Whether or not it was Zakaria’s intention, the interview helped me to refine my own disappointment with Obama. While there were several new insights, it struck me that most of the take-away points were reiterating a message that Obama has delivered many times. This is the message enumerating the significant achievements that have taken place under his Administration, which seems to imply that the strategy for his campaign will be based on broadcasting those achievements early and often until the voters finally go to the polls.
In other words Obama plans to succeed by getting as many voters as possible to “look at the record.” Personally, I think this is a perfectly valid approach to argumentation. I invoked it myself back in the days when it seemed as if Sarah Palin would be the rising star of the American political scene. In doing so, however, I noted the irony that this particular turn of phrase can be traced back to Al Smith, whom I described as “a failed Democratic Presidential candidate.” Thus, I am both surprised and concerned that Zakaria’s own sense of history did not allow him to pick up on the historical echoes behind Obama’s argumentation and use those echoes as ground for questioning the President’s electoral strategy.
Probably the most important political event since that interview appeared was yesterday’s primary in South Carolina. Because the primary results thus far have been so mixed, it is hard to tell how significant this latest source of data will turn out to be. Nevertheless, it provides a context for Obama’s strategy that probably deserves more than passing consideration.
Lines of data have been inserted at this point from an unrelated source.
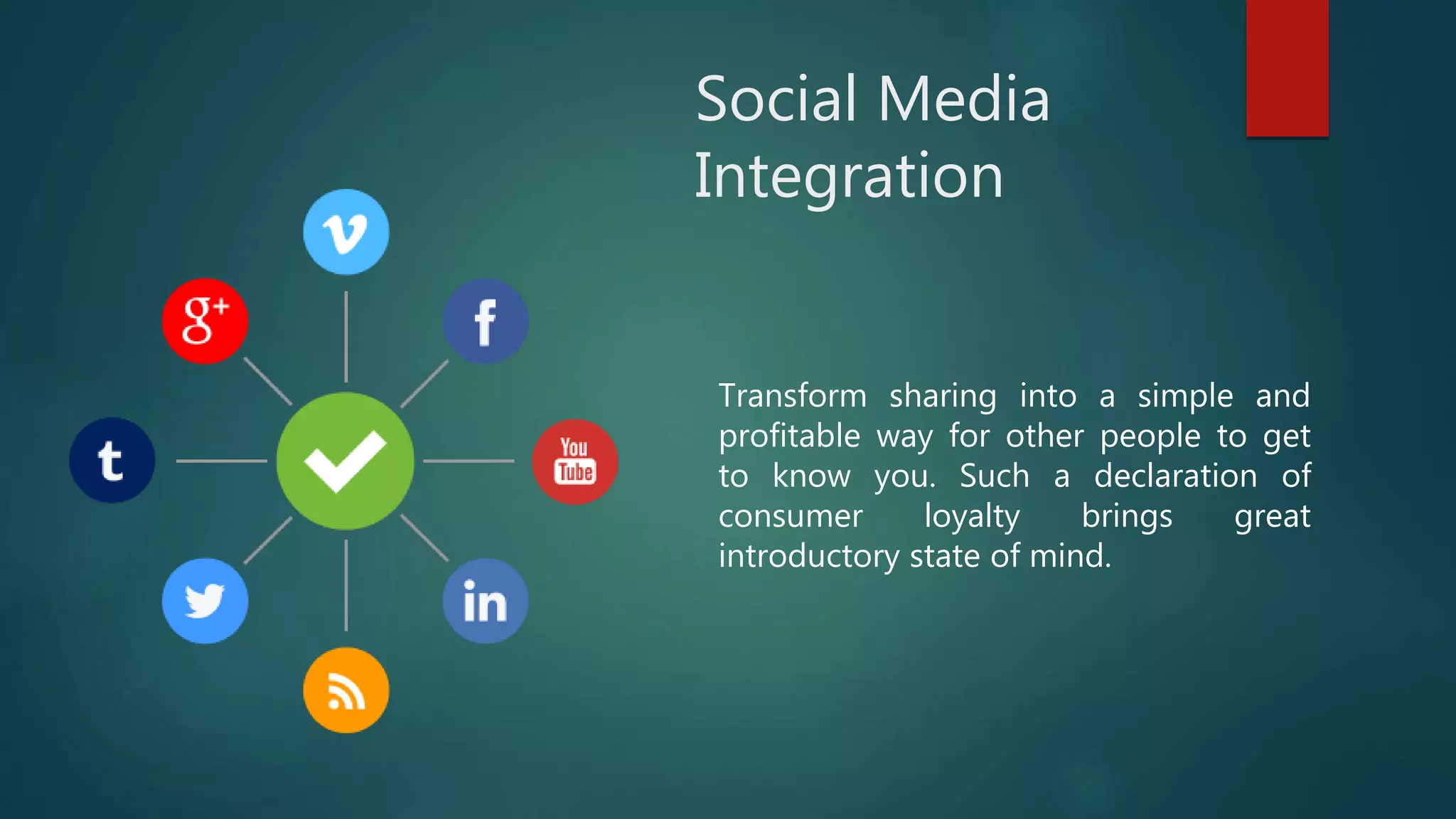 Social Media Integration

v

g+

f

t

You Tube

in

Transform sharing into a simple and profitable way for other people to get to know you. Such a declaration of consumer loyalty brings great introductory state of mind.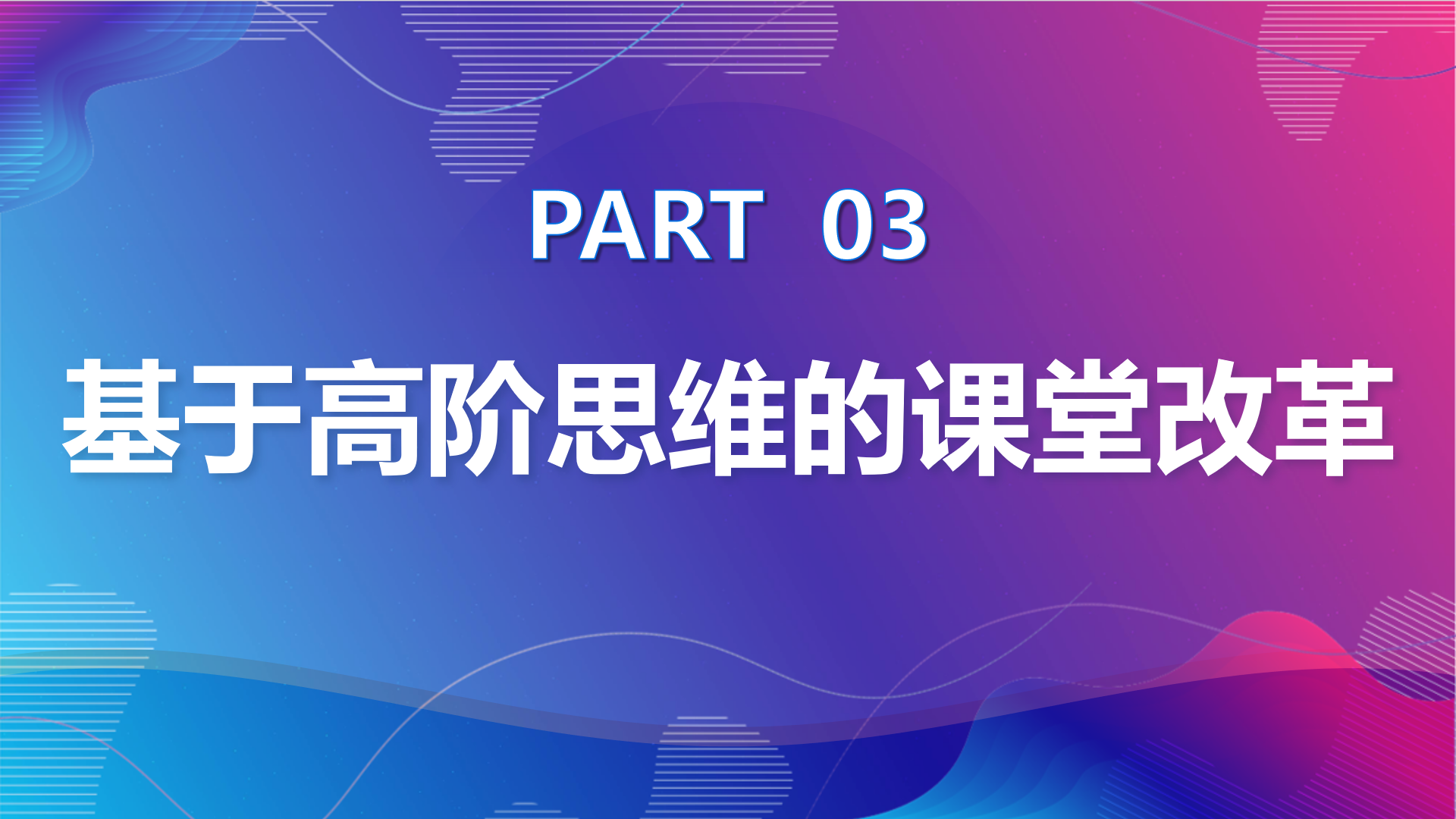 PART 03

基于高阶思维的课堂改革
When considered as an academic, Newt Gingrich appears as a man with a solid command of history on a global scale. However, Newt-the-academic is not running for office; and Newt-the-politician knows full well that he is campaigning to a culture that almost prides itself in its disregard of history. For Newt-the-politician, history is, at best, a trigger for what he seems to do best, which is making up stories based more on how compelling the narrative is, rather than whether or not the details are consistent with reality. (Ingrid Rowland would probably suggest that he has the makings of the perfect Roman politician.) South Carolina seems to have presented us with a sector of the electorate that is swayed by such stories more than anything else, particularly when the storyteller can apply his craft to attacking the media. (His tirade at the final debate had all the earmarks of Richard Nixon’s “Checkers” strategy; but how many people in the audience know what that strategy is?)
The lesson from South Carolina to Obama may thus be that, however admirable “the record” may be, he had better have a “Plan B” when the polls begin to suggest that a tally of significant achievements does not constitute grounds for reelection.